Goal of the exercise: Among the entries below, please show each line that carries the word "rgba".

Information:
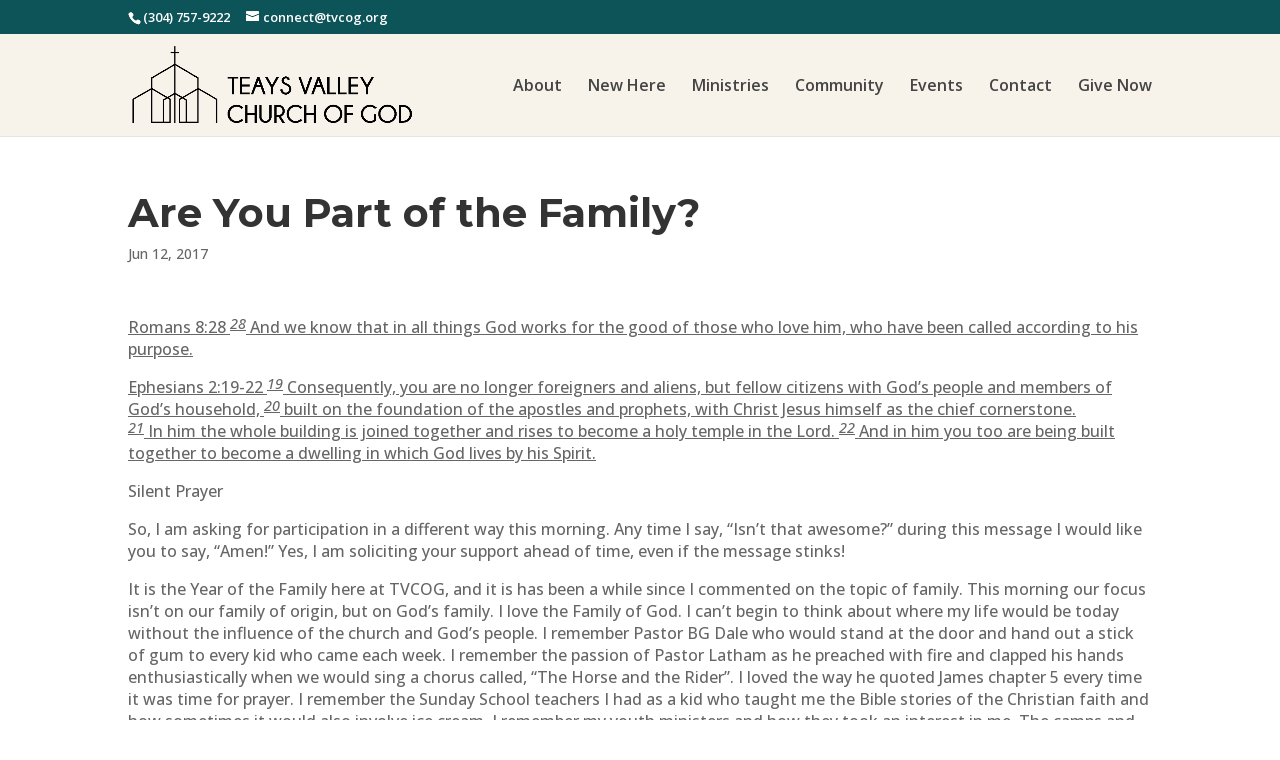

--- FILE ---
content_type: text/css
request_url: https://tvcog.org/wp-content/themes/tvcog/style.css?ver=4.27.5
body_size: 1947
content:
/*
Theme Name: TVCOG 2018
Theme URI: http://lelandcreatives.com
Description: TVCOG 2018
Author: Jesse Kraft
Author URI: http://lelandcreatives.com
Template: Divi
Version: 1.0.0
License: GNU General Public License v2 or later
License URI: http://www.gnu.org/licenses/gpl-2.0.html
*/
.skin.flat .layer-content {
    padding: 1rem 0;
}
#top-menu li.mega-menu > ul > li > a:first-child {
    font-weight: 800;
	font-size: 1rem;
}
#top-menu li {
    font-size: 1rem;
}
#social-blurb p {
    line-height: 0;
}
#social-blurb a {
    color: #fff;
}
#social-blurb a i {
    font-size: 2rem;
}
sup {
    bottom: 0.3em;
    font-style: italic;
    font-size: .9rem;
}
.home-blocks .et_pb_code:hover {
    box-shadow: 0px 0px 20px #7b7b7b;
}
.et_pb_fullwidth_header.et_pb_fullwidth_header_0 {
    padding-top: 7rem !important;
    padding-bottom: 5rem;
}
.et_pb_accordion_item {
    padding: 0 0 30px 0;
    background: transparent;
}
.et_pb_module.et_pb_toggle.et_pb_accordion_item {
    margin-bottom: 0;
}
.et_pb_accordion_item_0 {
    padding-top: 0;
}
.single-tvcog_blog #main-content #left-area {
    padding-right: 0;
}
.single-tvcog_blog .entry-title, .single-tvcog_blog .post-meta {
    color: #fff;
    width: 80%;
    max-width: 1080px;
    margin: auto;
}
.single-tvcog_blog .et_pb_section.et_pb_section_0.et_section_regular.et_pb_section_first {
    padding-top: 2rem !important;
}
#jp-relatedposts {
    width: 80%;
    max-width: 1080px;
    margin: auto !important;
}
.container.blog-container,
.blog-container #jp-relatedposts {
    padding-top: 0 !important;
    margin: 0;
	width: 100%;
    max-width: none;
}
.blog-container .entry-content {
    width: 80%;
    margin: auto;
    max-width: 1080px;
}
#jp-relatedposts h3.jp-relatedposts-headline em:before {
	border-top: 5px solid rgba(0,0,0,.2) !important;
}
.single-tvcog_blog.et_pb_pagebuilder_layout.single.et_full_width_page #page-container .et_pb_row {
    width: 100%;
}

.footer-widget > .et_pb_widget {
    width: 20%;
	max-width: 20%;
}
#footer-widgets .footer-widget li {
	padding-left: 0;
}
#footer-widgets .footer-widget li:before {
	display:none;
}
.home ul.post-list {
    list-style: none;
    padding-left: 0;
}
.pcs-excerpt-wrapper {
    padding-bottom: 20px;
    line-height: 1.4;
    margin-top: -4px;
}
a.pcs-post-title {
    font-size: 1.2rem;
	line-height: 1;
}

/*** REMOVE LABEL ON FIELDS USING PLACEHOLDER ***/
/*
 * .gform_wrapper .top_label .gfield_label,
.gform_wrapper .field_sublabel_below .ginput_complex.ginput_container label {
 display: none;
}
*/
/*** FIELD STYLING ***/
input[type=text],
textarea {
 background: #eee;
 border: none;
 border-radius: 0;
 color: #484848 !important;
 padding: 15px !important;
 font-weight: 500;
}
/*** BUTTON STYLING ***/
.gform_wrapper .gform_footer input.button {
	float: right;
    background: transparent;
    border: 2px solid #0b454d;
    color: #0b454d;
    padding: 12px 23px;
    border-radius: 0;
    letter-spacing: 2px;
    cursor: pointer;
    font-weight: bold;
    text-transform: uppercase;
}
/*** BUTTON HOVER STYLING ***/
.gform_wrapper .gform_footer input.button:hover {
 background: rgba(0, 0, 0, 0.05);
 border: 2px solid transparent;
}
.latest-message-link > div > p {
    background-color: #fff;
	padding: 1rem;
    text-align: center;
    color: #666;
	min-height: 100px;
}
.home-blocks h3 {
    text-align: center;
	padding: 5rem 0;
    color: #fff;
    font-weight: bold;
}
.home-blocks .et_pb_column {
    box-shadow: 0px 0px 20px #a0a0a0;
}
.home-blocks .et_pb_module {
    padding-bottom: 1rem;
}
.gf_block {
	display: block;
}
#top-menu > .current-menu-item > a::before,
#top-menu > .current_page_item > a::before {
 content: "";
 position: absolute;
 z-index: 2;
 left: 0;
 right: 0;
}
#top-menu > li > a:before {
 content: "";
 position: absolute;
 z-index: -2;
 left: 0;
 right: 100%;
 bottom: 50%;
 background: #0b454d; /*** COLOR OF THE LINE ***/
 height: 3px; /*** THICKNESS OF THE LINE ***/
 -webkit-transition-property: right;
 transition-property: right;
 -webkit-transition-duration: 0.3s;
 transition-duration: 0.3s;
 -webkit-transition-timing-function: ease-out;
 transition-timing-function: ease-out;
}
#top-menu li a:hover {
 opacity: 1 !important;
}
#top-menu li a:hover:before {
 right: 0;
}
#top-menu li li a:before {
 bottom: 10%;
}
#top-menu .menu-item-has-children > a:first-child:after, 
#et-secondary-nav .menu-item-has-children > a:first-child:after {
	display: none;
}
.et_header_style_left #et-top-navigation nav > ul > li > a {
    padding-right: 0 !important;
}
#main-header .et_mobile_menu .menu-item-has-children > a { background-color: transparent; position: relative; }
#main-header .et_mobile_menu .menu-item-has-children > a:after { font-family: 'ETmodules'; text-align: center; speak: none; font-weight: normal; font-variant: normal; text-transform: none; -webkit-font-smoothing: antialiased; position: absolute; }
#main-header .et_mobile_menu .menu-item-has-children > a:after { font-size: 16px; content: '\4c'; top: 13px; right: 10px; }
#main-header .et_mobile_menu .menu-item-has-children.visible > a:after { content: '\4d'; }
#main-header .et_mobile_menu ul.sub-menu { display: block !important; visibility: visible !important;  transition: all 1.5s ease-in-out;}
/***#main-header .et_mobile_menu ul.sub-menu { display: none !important; visibility: hidden !important;  transition: all 1.5s ease-in-out;} ←- change made 9/11 to fix mobile menu***/
#main-header .et_mobile_menu .visible > ul.sub-menu { display: block !important; visibility: visible !important; }
/*** Take out the divider line between content and sidebar ***/
#main-content .container:before {background: none;}
 
/*** Hide Sidebar ***/
#sidebar {display:none;}
#et-main-area #left-area {
    padding: 0;
    width: 100%;
}
#ministry-sidebar {
    padding: 0;
    border-right: none;
}
#ministry-sidebar a {
    padding: 1rem;
    display: block;
    color: #fff;
    background-color: #0b454d;
}
#ministry-sidebar a:hover {
    background-color: #1b3236;
}
.post-grid .layer-media {
    display: none;
}

/*** Responsive Styles Large Desktop And Above ***/
@media all and (min-width: 1405px) {
   .footer-widget {
    margin: 0 !important;
}
#footer-widgets {
    padding: 3% 0 0 !important;
}
}
 
/*** Responsive Styles Standard Desktop Only ***/
@media all and (min-width: 1100px) and (max-width: 1405px) {
 .footer-widget {
    margin: 0 !important;
}
#footer-widgets {
    padding: 3% 0 0 !important;
}
}
 
/*** Responsive Styles Tablet And Below ***/
@media all and (max-width: 980px) {
 
}
 
/*** Responsive Styles Tablet Only ***/
@media all and (min-width: 768px) and (max-width: 980px) {
 
}
 
/*** Responsive Styles Smartphone Only ***/
@media all and (max-width: 767px) {
	.et_pb_blurb_container a {
		color: #fff !important;
	}
 .footer-widget > .et_pb_widget {
    width: 50% !important;
    max-width: 50%;
}
	#footer-widgets {
		padding-bottom: 0;
	}
	.footer-widget > .et_pb_widget:last-child {
    clear:both;
}
.et_pb_fullwidth_header.et_pb_fullwidth_header_0 {
    padding-top: 8rem !important;
    padding-bottom: 1rem;
}
	.home-dir-btn {
    float: left;
    margin-left: 15px;
    padding: 5px !important;
    font-size: 1rem !important;
    line-height: 1.3 !important;
}
.join-us > div {
    margin-top: 0 !important;
}
}
 
/*** Responsive Styles Smartphone Portrait ***/
@media all and (max-width: 479px) {
 
}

Reply to the exercise:
	border-top: 5px solid rgba(0,0,0,.2) !important;
 background: rgba(0, 0, 0, 0.05);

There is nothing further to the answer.